Records drawn from a dataset
========================================================================

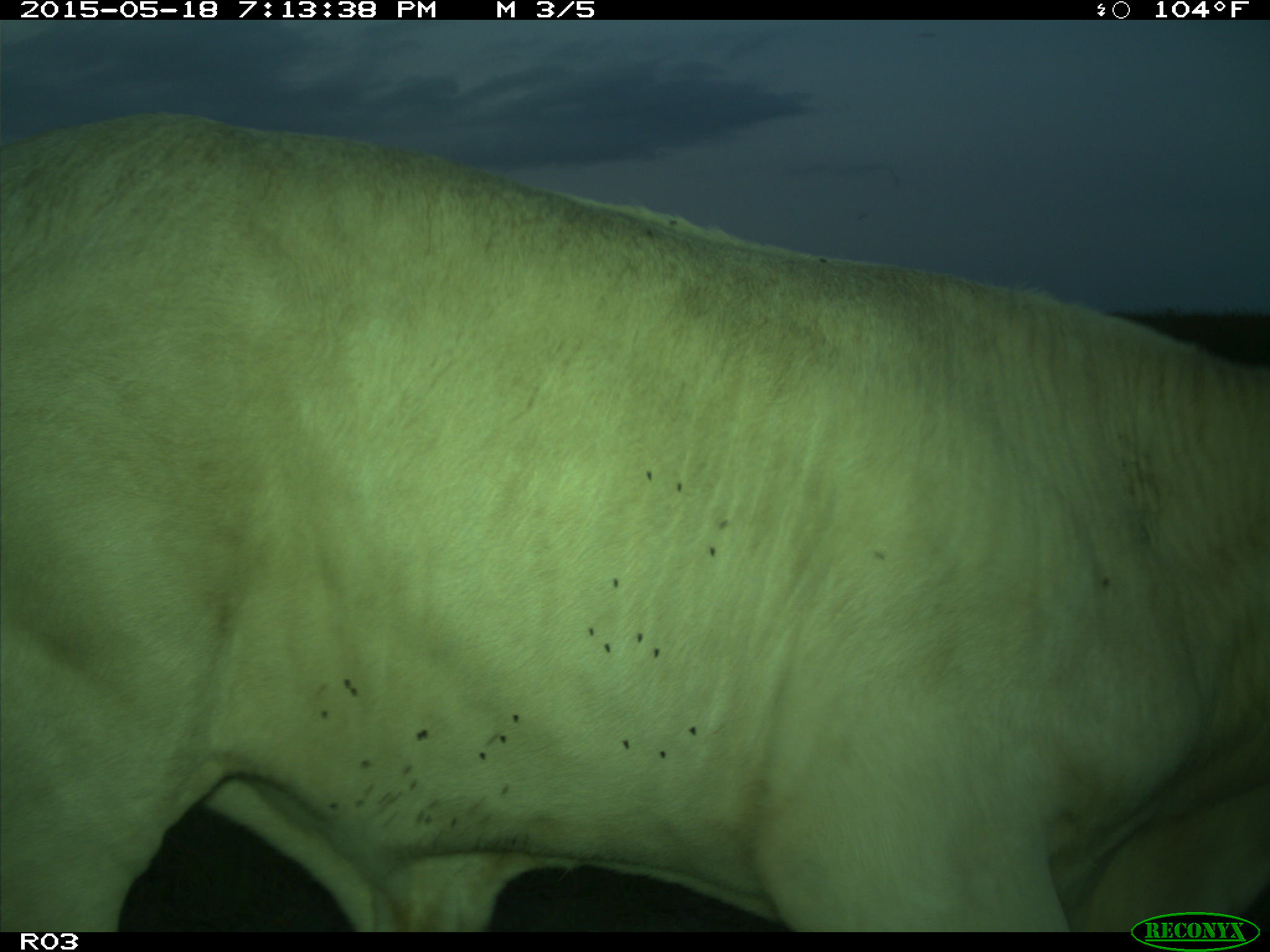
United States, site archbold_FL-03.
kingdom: Animalia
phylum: Chordata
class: Mammalia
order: Artiodactyla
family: Bovidae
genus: Bos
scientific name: Bos taurus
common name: domestic cow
Bos taurus (domestic cow).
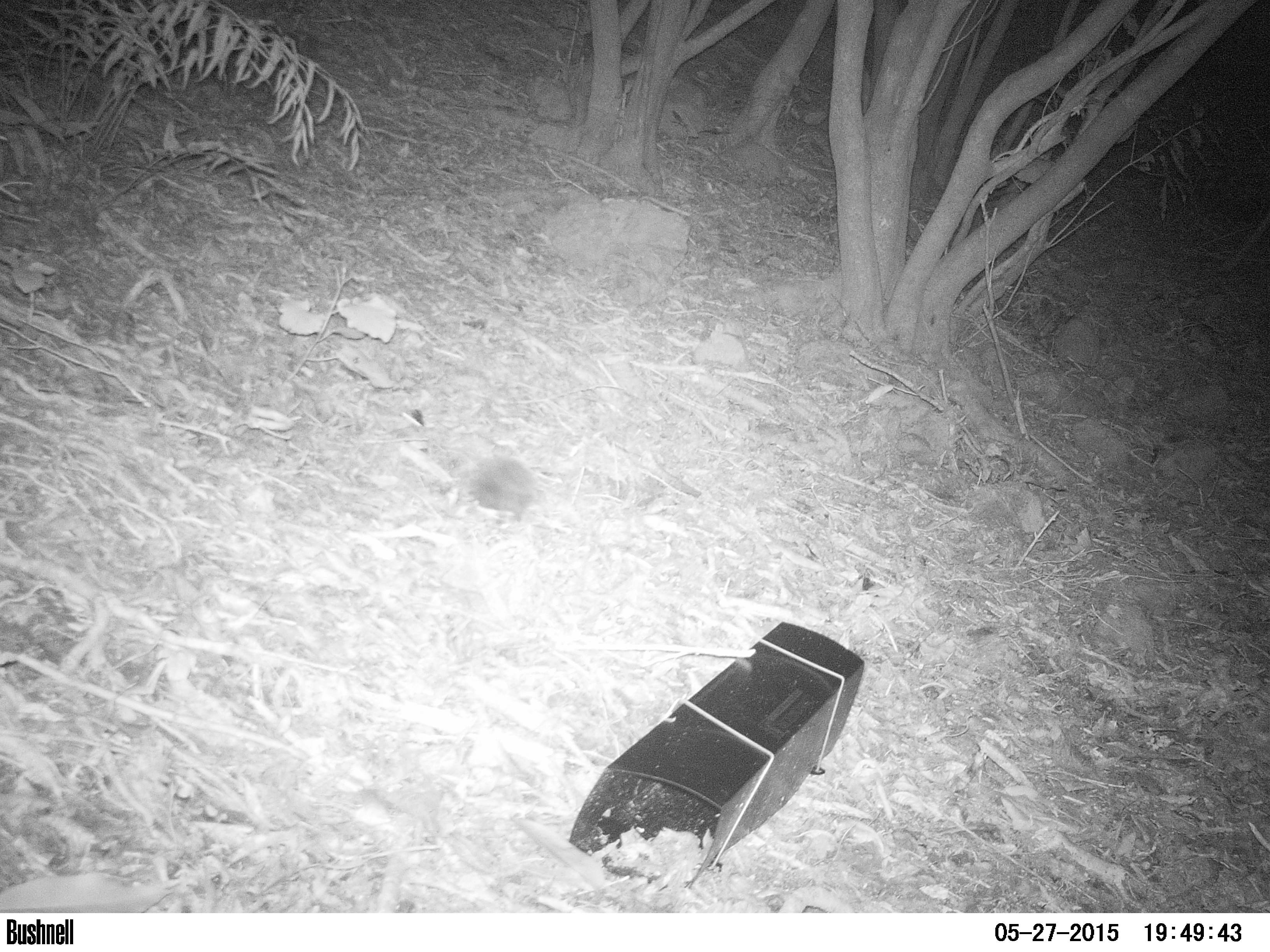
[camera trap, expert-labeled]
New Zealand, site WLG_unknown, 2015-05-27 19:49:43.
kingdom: Animalia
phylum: Chordata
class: Mammalia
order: Eulipotyphla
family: Erinaceidae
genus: Erinaceus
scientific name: Erinaceus europaeus europaeus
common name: european hedgehog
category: hedgehog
Hedgehog (european hedgehog) (Erinaceus europaeus europaeus).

========================================================================

WHAT YOU ARE ASKED TO DO:
The required output is the exact run of lines from the start of the records through the line containing "[camera trap, expert-labeled]", both ends included, with no pictures.

OUTPUT OF THE TASK:
United States, site archbold_FL-03.
kingdom: Animalia
phylum: Chordata
class: Mammalia
order: Artiodactyla
family: Bovidae
genus: Bos
scientific name: Bos taurus
common name: domestic cow
Bos taurus (domestic cow).
[camera trap, expert-labeled]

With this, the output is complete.